The decisions leading to a divorce are never easy, but the Michigan divorce process is relatively simple and straightforward. However, regardless of the terms and requirements of your split, a Michigan divorce can take several months to a couple years to complete. And since the state of Michigan doesn’t recognize legal separation, many couples opt or simply need to cohabitate during the divorce process. Fortunately, there are some simple and effective tips to help ensure you all survive this difficult period so you can move on and have a much happier and healthier future.
Define Your Own Space
During the divorce process, you’ll want and need some extra space. After all, you’re now more like roommates than partners. The first step should be to move out of the master bedroom. Sleep in an extra room or opt for the couch if necessary. If you’re fortunate enough to have separate bedrooms, move your essential items to your new room. If not, attempt to only access the master bedroom when it’s empty to avoid unnecessary arguments.
Don’t Walk on Eggshells, But Also Don’t Fan Flames
Whether you have kids or you’re just waiting for the divorce to be finalized so you can move on separately, try to avoid tiptoeing or walking on eggshells. Your current situation may not be ideal, but you’ve agreed to cohabitation during the divorce. So swallow the angst and stay balanced.

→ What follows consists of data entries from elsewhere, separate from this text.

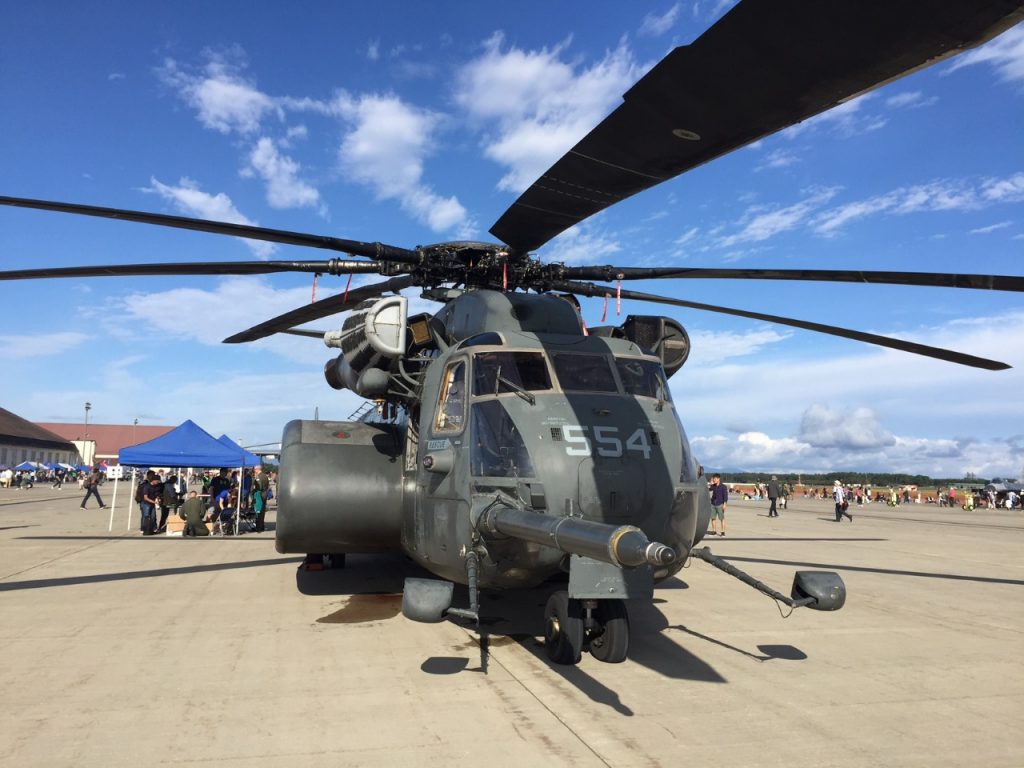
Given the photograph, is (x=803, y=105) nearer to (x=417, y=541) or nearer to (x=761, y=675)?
(x=761, y=675)

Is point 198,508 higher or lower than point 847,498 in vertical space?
higher

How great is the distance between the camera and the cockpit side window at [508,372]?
6059 mm

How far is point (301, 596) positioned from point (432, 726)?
490 cm

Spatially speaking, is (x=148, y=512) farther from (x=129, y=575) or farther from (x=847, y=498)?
(x=847, y=498)

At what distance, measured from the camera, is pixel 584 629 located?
5469mm

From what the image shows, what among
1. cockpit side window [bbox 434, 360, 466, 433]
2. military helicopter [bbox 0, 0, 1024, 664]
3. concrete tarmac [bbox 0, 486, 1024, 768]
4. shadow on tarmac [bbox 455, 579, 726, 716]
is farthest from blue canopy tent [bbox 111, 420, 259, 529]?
cockpit side window [bbox 434, 360, 466, 433]

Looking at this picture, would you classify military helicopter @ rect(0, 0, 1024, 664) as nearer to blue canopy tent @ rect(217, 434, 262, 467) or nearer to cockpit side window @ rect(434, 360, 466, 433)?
cockpit side window @ rect(434, 360, 466, 433)

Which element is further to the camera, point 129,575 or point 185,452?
point 185,452

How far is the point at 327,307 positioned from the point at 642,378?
4.33 m

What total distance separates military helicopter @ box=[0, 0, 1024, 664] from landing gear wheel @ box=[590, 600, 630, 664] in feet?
0.06

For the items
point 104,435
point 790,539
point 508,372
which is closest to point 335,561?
point 508,372

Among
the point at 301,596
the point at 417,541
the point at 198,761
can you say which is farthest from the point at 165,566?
the point at 198,761

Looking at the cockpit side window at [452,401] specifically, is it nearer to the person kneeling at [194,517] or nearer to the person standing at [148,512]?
the person kneeling at [194,517]

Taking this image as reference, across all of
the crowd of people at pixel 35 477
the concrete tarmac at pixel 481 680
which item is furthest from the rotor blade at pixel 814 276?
the crowd of people at pixel 35 477
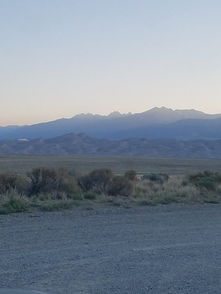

At the same time, avoid as many awkward or explosive discussions as possible while in the home. Conversations should be minimal and light without resorting to anger, contention, repetitive fighting, or name calling.
Split Parenting Duties and Create a Schedule
If kids are involved and co-parenting or shared custody of any kind is an option, parenting duties and responsibilities will need to be set prior to dividing those tasks between two separate households. Be open with the kids about the changes they can expect. Work out schedules involving morning routines, transportation to school and activities, homework schedules, evening planning including bath and bed routines. Make lists, keep a calendar, and practice the routines so there are no surprises or misunderstandings when separate households are implemented.
Don’t Give into Temptation
Most couples honestly want nothing to do with each other once the marriage is over–even during the divorce process, but there are some who agree to a final roll in the hay. This is almost never a good idea. Even if you both agree it’s the last time, one of you is likely to misunderstand or refuse to accept the other’s intention. And if a kid is the result of the indiscretion, you may be connected to your ex for the rest of your life.
Make Personal Good Use of Your Situation
Your Michigan divorce lawyer should discuss how drastically your life can and should change after a divorce. And while most of it is for the better, the number of financial changes and increased personal or parental responsibilities can still come as a surprise. But this cohabitation time is a wonderful opportunity to save money towards your future, pay off or down lingering bills, and arrange or agree to custodial issues such as holidays and vacation options. Work with your soon-to-be ex to separate possessions, eradicate joint accounts, organize legal documents, and make the divorce process and your lives, in general, run a lot smoother once you both regain your freedom.